Exercise goal: The data is to be repeated exactly, with the images removed.

START Data block

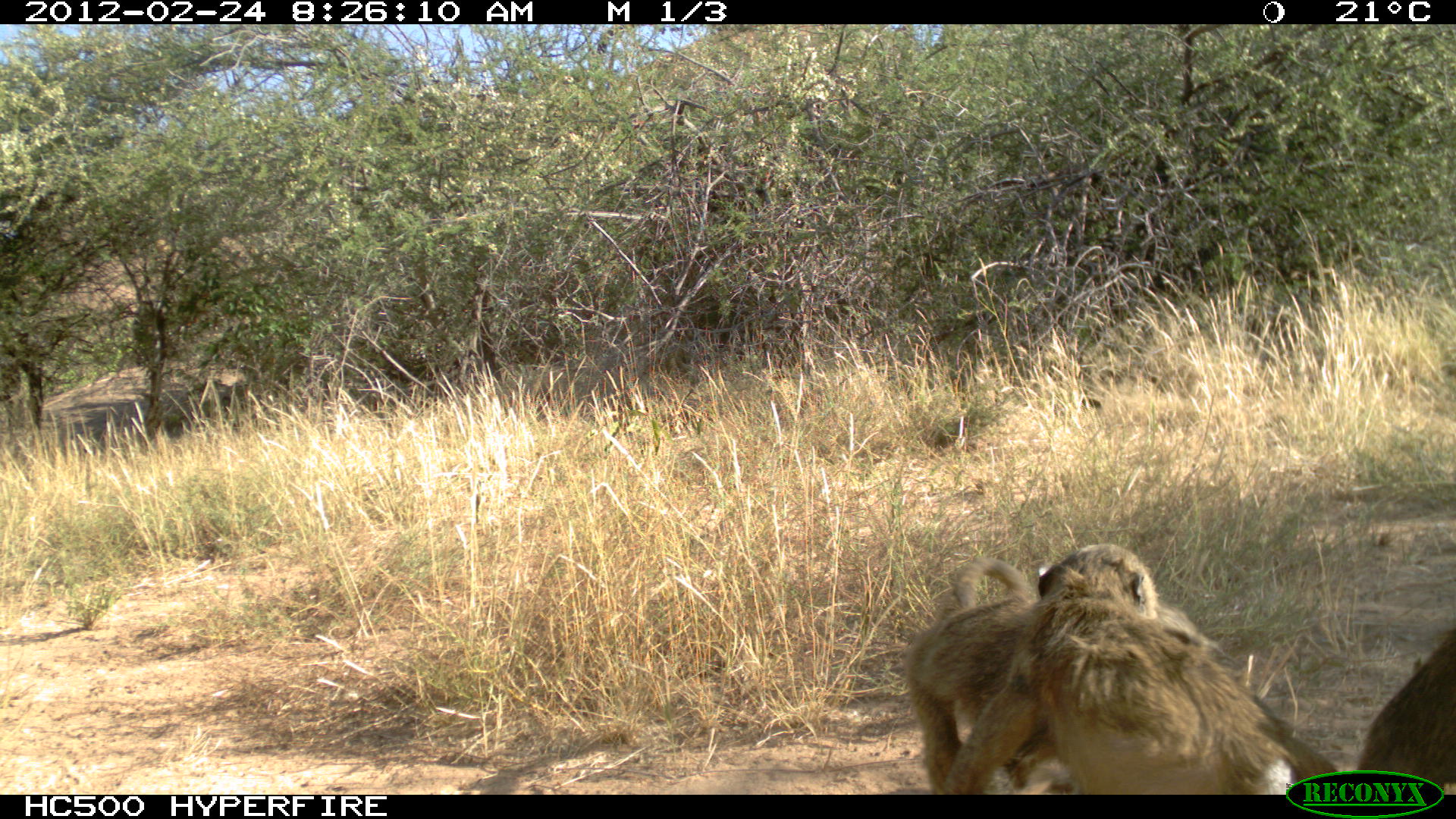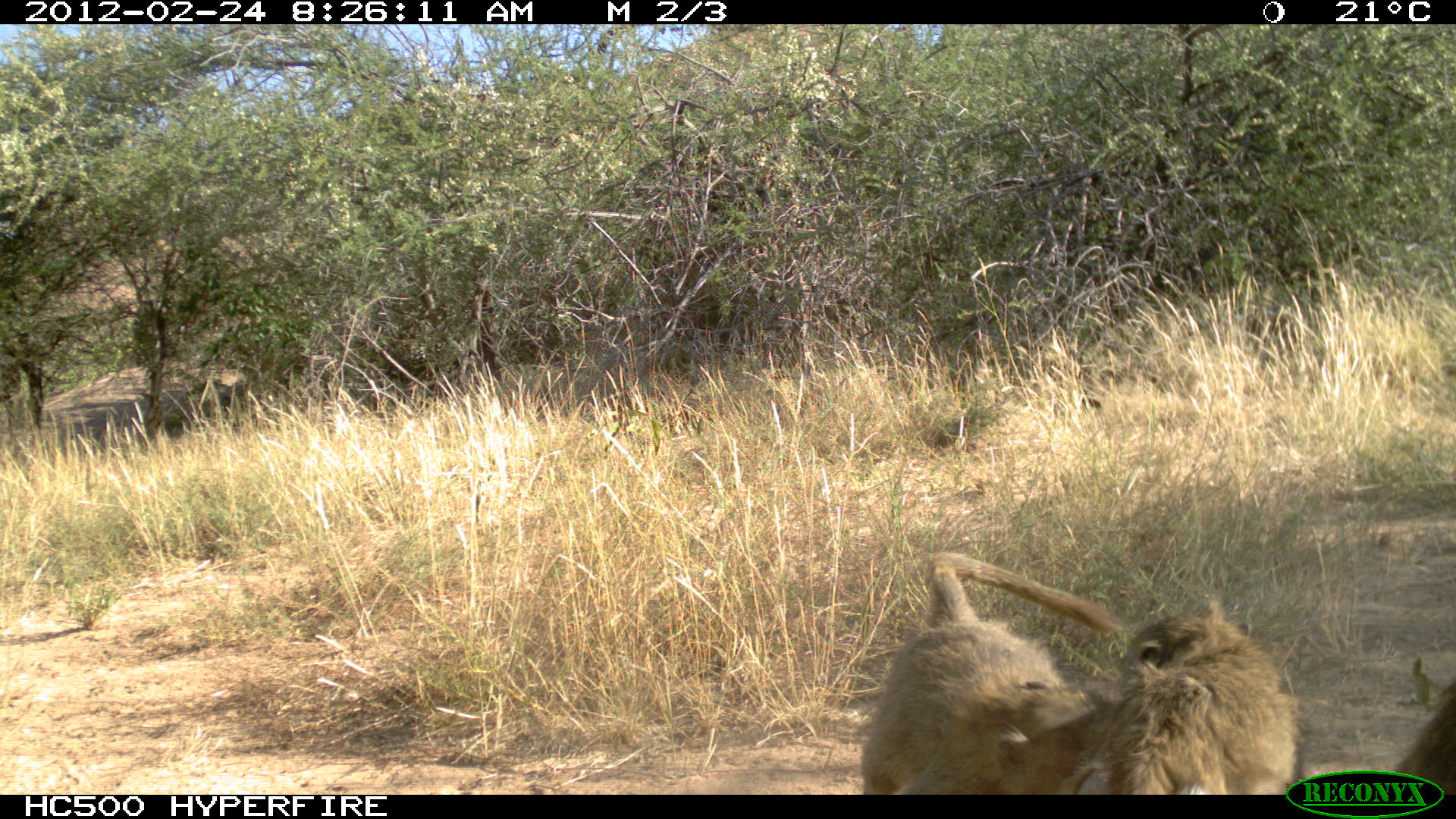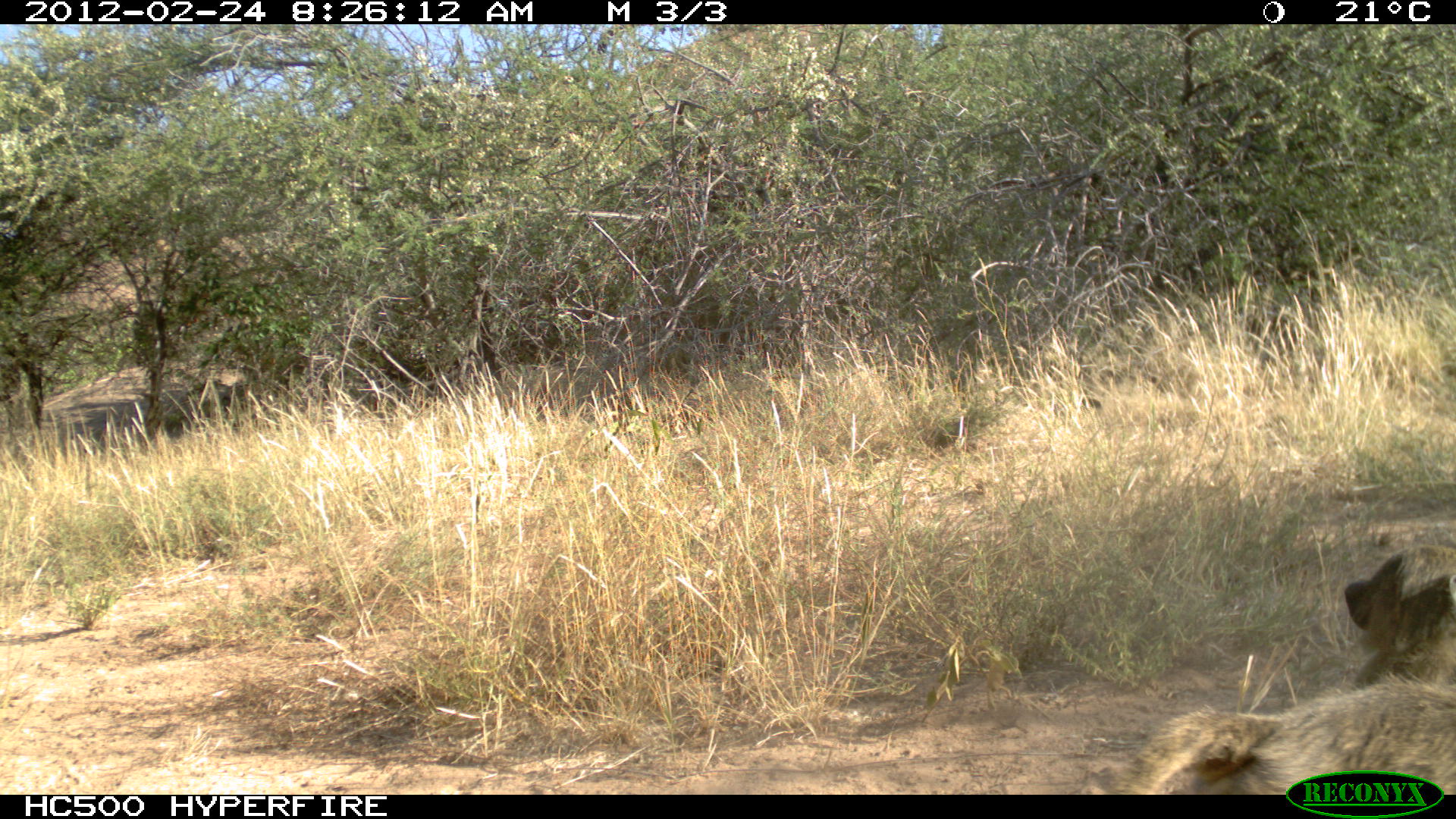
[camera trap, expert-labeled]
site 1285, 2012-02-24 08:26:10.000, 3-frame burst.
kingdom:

END Data block

Exercise output:
[camera trap, expert-labeled]
site 1285, 2012-02-24 08:26:10.000, 3-frame burst.
kingdom:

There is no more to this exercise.